A Step Beyond Plant Blindness

With an eye on the birds in our gardens and landscapes, being able to identify many types of native plants is useful. Knowing the plants’ names is essential whether you are a NH Certified Landscape Professional or an accomplished landscaper who hasn’t gone for that designation. Knowing the next step in conversing about the native plants we revere is important to share more knowledge and offer more suggestions about healthy lawns, gardens, and ecospheres in public gardens too.

The Audubon Society suggests, in an October 2021 Audubon magazine article by Carlyn Kranking, Editorial Fellow, ways to discuss and understand the importance of twenty common types of native plants. The most important part of this article, aside from the list of the twenty plants, is ,“With a little work and planning, you could be rewarded with an iridescent Ruby-throated Hummingbird drinking from tubular columbine, or a group of Cedar Waxwings nibbling on serviceberries.”

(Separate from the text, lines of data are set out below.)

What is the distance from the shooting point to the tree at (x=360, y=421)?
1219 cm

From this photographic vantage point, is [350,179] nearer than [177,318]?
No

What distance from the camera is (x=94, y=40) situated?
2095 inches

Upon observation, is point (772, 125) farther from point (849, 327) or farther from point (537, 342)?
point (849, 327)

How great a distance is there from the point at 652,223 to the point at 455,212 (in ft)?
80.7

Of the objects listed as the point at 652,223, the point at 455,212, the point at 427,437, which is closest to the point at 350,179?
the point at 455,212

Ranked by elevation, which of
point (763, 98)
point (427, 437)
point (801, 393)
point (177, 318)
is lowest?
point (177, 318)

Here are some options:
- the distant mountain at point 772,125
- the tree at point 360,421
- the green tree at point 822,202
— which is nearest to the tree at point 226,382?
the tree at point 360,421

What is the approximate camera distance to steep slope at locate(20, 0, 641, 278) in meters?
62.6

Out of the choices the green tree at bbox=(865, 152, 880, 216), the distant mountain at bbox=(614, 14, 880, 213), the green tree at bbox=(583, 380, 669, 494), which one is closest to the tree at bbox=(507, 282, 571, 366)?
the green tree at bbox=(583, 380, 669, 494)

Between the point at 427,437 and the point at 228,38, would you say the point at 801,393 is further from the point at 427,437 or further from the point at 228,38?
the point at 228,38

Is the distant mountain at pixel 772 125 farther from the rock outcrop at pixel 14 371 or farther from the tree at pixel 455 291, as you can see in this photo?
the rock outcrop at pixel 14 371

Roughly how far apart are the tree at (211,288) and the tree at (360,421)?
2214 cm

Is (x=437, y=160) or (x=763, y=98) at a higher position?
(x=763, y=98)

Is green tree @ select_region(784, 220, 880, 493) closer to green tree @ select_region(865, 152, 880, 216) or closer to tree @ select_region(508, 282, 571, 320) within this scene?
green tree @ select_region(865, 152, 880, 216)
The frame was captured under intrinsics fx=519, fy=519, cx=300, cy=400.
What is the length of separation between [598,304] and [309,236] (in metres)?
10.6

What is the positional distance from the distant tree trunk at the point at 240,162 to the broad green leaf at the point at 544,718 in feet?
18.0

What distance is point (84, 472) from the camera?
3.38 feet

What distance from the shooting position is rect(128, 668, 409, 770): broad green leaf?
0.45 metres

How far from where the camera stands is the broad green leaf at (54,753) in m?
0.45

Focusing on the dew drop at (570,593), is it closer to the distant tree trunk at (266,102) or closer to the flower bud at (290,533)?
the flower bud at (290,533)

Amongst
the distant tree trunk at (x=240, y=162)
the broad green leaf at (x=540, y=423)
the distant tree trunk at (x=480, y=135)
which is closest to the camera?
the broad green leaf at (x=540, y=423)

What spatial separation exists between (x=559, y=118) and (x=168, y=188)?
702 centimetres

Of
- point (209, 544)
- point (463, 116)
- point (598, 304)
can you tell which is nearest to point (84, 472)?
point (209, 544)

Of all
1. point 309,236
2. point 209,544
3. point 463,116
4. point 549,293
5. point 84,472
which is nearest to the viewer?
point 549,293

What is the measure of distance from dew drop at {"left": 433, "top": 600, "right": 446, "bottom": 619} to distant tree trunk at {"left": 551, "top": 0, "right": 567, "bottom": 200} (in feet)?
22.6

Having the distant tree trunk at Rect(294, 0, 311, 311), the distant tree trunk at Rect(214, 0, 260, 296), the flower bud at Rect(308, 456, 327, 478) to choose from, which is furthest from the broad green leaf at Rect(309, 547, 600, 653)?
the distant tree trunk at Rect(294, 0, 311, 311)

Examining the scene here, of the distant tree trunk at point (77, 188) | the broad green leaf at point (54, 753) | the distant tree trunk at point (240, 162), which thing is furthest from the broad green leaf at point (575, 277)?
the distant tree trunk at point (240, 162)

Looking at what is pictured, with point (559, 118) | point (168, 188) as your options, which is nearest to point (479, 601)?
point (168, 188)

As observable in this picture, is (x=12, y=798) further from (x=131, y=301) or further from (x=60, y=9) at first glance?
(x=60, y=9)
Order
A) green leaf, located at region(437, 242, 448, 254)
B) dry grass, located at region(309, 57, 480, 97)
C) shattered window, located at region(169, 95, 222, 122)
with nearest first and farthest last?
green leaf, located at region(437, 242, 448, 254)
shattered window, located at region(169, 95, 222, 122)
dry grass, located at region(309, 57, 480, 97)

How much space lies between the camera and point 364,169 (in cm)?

In summary, here are the plants suggested by the Audubon Society, and a quick overview of what each offers.

Oaks (Quercus spp.)
Recently the topic of Doug Tallamy’s newest book, we learn that Oak trees are at the center of biodiversity in our lawns and gardens. With nearly 600 types of caterpillars of butterflies and moths making their homes in oaks, these are the backbones of healthy ecospheres.

Pines (Pinus spp.)
Evergreens, offering year ’round canopy shelter for birds and animals avoiding prey, also offer bird food in the pinecone seeds.

Dogwoods (Cornus spp.)
Of botanical interest, because of the way the dogwoods take calcium from the ground, absorb through their leaves, and return the calcium as soil amendments when the tree drops the leaves, these trees offer the drupes as nourishing food for 35 species of birds.

Willows (Salix spp.)
With native varieties such as black willow (S. nigra) and pussy willows (S. discolor) you’ll see several types of birds feeding on the insects that these blossoms attract. Small nesting birds also use the catkins for nesting material.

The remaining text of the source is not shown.